Bull Vs. Bear: Emerging Markets

In the third and final installment of our bull-bear blowout, we take on the issue of emerging markets and how they’re going to perform in the next few years. Renowned bear Gary Shilling, the head of A. Gary Shilling & Co. and a Forbes columnist, lists emerging markets as one of his key areas to avoid for the current year, a call he also made for 2008, when it proved to be spot-on.

Shilling believes emerging markets are in deep trouble because their economies are so dependent on exports, meaning that, as goes the U.S., so go these markets. And as we’ve seen, it’s not going so well for the U.S.

He specifically sees China as one area to avoid, because its middle class, even though it’s 110 million strong, is too small and under too much pressure to support the nation’s economy.

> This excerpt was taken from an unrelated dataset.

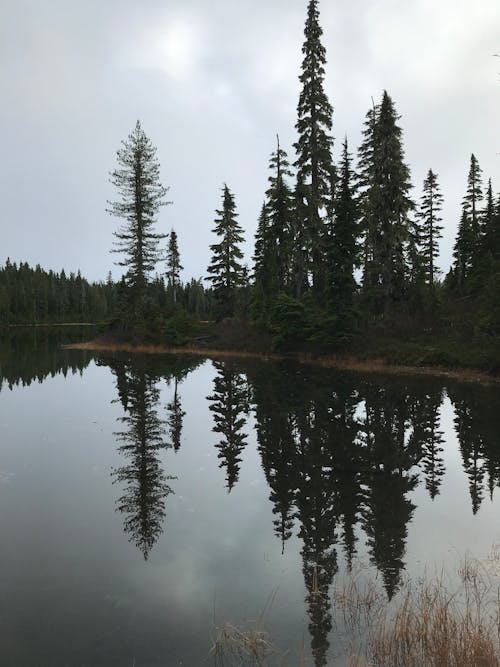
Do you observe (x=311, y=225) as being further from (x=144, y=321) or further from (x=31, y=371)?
(x=31, y=371)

Adding to the stew, civil unrest is a real concern here as jobs disappear and too many men–the result of the nation’s widely disparaged and anti-female One Child policy–look for things to do. Shilling predicts all this could amount to the end of the Mao Dynasty.

Robert Froehlich, it goes without saying, sees emerging markets, and specifically China, in a different light. The recently retired chief investment strategist at Deutsche Bank’s DWS Securities sees a lot to like in China, including the government’s commitment to infrastructure spending, some $600 billion.

He’s also very keyed up on how much spending the government is prepared to do in order to ramp up for the 2010 world’s fair in Shanghai. As for emerging markets in general, he sees it as the second best place to invest outside large-cap U.S. equities and that it should have a strong 2009.